_Objectif de l'exercice_
Rédigez la suite de l'éditorial sur la diversité des sources de la doctrine, en reprenant juste après la phrase qui mentionne Karim Renno.

La question est osée, mais même dans un pays de droit continental, plutôt conservateur, il est pertinent de la poser.

Vous allez me dire que je suis un récidiviste ; en ce que je commets perpétuellement le même éditorial à intervalle régulier, comme d'autres publient le même roman tous les ans, qui sur l'appréhension de la mort (d'Ormesson) ou de l'amour (Lévy).

Moins anthropologique toutefois sera ma prose sur cette nouvelle question de la diversité des doctrines, ou plus précisément, de ses sources.

Soyons honnête, la question ne fut pas posée en ces termes en France, mais au Québec, qui le 26 octobre prochain, sous la présidence de Catherine Martel, Norton Rose Fulbright Canada S.E.N.C.R.L., s.r.l., organisera une conférence avec Edith Guilhermont de l'Université de Sherbrooke et Karim Renno, avocat-blogueur chez Renno Vathilakis Inc..

_Données fournies_
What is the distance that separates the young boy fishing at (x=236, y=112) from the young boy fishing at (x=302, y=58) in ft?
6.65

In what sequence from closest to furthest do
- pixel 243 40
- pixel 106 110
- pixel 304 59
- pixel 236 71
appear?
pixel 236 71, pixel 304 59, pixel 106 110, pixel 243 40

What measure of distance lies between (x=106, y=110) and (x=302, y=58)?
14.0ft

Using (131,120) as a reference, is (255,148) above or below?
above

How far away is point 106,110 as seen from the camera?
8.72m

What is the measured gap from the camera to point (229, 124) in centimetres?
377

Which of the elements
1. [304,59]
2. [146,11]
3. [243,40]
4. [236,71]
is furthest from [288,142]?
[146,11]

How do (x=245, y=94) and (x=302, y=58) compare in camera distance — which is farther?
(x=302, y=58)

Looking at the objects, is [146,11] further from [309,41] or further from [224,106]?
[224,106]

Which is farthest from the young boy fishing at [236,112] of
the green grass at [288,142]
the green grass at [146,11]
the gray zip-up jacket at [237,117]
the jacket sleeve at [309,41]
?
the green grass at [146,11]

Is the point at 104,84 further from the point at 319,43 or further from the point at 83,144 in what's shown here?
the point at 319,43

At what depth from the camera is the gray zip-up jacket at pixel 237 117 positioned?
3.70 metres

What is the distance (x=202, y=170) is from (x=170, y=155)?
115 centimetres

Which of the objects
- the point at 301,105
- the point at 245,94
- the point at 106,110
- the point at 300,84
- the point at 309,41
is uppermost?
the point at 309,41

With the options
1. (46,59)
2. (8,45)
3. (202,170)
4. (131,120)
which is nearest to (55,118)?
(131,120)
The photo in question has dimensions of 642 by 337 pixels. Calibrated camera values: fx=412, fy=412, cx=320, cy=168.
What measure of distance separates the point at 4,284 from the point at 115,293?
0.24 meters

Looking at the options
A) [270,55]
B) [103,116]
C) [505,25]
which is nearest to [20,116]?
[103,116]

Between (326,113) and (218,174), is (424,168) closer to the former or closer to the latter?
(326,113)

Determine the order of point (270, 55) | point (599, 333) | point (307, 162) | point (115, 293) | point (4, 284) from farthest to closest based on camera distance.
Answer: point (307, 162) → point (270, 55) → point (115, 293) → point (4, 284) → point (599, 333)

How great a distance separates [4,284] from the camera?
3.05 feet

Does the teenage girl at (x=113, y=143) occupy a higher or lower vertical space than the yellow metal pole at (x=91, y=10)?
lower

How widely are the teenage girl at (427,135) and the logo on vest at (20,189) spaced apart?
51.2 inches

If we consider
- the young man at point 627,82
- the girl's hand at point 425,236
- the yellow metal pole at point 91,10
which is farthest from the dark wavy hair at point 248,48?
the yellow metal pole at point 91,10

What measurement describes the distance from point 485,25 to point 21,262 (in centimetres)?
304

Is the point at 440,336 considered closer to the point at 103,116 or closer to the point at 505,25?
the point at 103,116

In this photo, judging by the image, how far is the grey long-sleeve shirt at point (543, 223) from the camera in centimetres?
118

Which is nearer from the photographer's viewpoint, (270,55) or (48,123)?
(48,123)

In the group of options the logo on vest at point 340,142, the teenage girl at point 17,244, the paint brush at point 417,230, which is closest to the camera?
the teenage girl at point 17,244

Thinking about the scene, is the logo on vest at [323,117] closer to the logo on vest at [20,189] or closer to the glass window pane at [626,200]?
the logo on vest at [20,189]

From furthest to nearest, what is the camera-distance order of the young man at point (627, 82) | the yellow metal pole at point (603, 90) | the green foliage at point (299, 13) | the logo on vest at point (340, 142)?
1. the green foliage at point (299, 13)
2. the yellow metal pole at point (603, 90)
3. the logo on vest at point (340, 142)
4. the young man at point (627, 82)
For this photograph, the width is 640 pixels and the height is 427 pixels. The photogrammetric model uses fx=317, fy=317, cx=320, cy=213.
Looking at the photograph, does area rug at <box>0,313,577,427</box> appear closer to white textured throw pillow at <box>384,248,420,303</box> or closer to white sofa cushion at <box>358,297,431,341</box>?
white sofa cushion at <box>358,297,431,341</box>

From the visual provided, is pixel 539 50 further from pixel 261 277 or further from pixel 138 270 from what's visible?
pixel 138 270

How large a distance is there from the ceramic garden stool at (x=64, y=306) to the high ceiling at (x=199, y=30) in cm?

_Réponse à l'exercice_
Le teasing -une gageure quand on évoque le Québec et que l'on francise le mot "blog"- est édifiant :

"Des monographies obsolètes dès leur publication. Des revues obscures auxquelles personne n'a accès. Des articles dont la révision s'éternise. Trop fixe, trop conservateur, trop lent. Certains crient au déclin de l'imprimé juridique. Pendant ce temps, la blogosphère juridique s'agite : ces commentaires, souvent produits en temps réel, sont-ils appelés à remplacer la doctrine traditionnelle ? Les formats sont multiples : certains proposent des commentaires étoffés, d'autres des capsules dont la brièveté est l'atout, d'autres encore, se présentent comme des répertoires. Timidement, quelques juges y prennent appui. Cette formation de l'ABC-Québec se veut une présentation de la blogosphère québécoise, tant au plan externe qu'interne".

Je ne sais pas à Montréal, mais en France, le déjeuner-causerie (sic) ferait certainement des remous. C'est la raison pour laquelle l'association Juriconnexion, chargée de promouvoir l'accès au droit, son intelligibilité, son opérationnalité, en fait, aujourd'hui la communication. Mais ce faisant, la question de la nature de la doctrine de demain et des nouveaux canaux de diffusion était, déjà, posée, il y a tout juste un an, par Vincent Canu, dans son éditorial de juin 2015 pour la Revue des Loyers et auquel nous avions répondu.

C'est dire que le positionnement de la doctrine, son renouvellement, la question de sa nature taraudent les juristes, professionnels comme universitaires.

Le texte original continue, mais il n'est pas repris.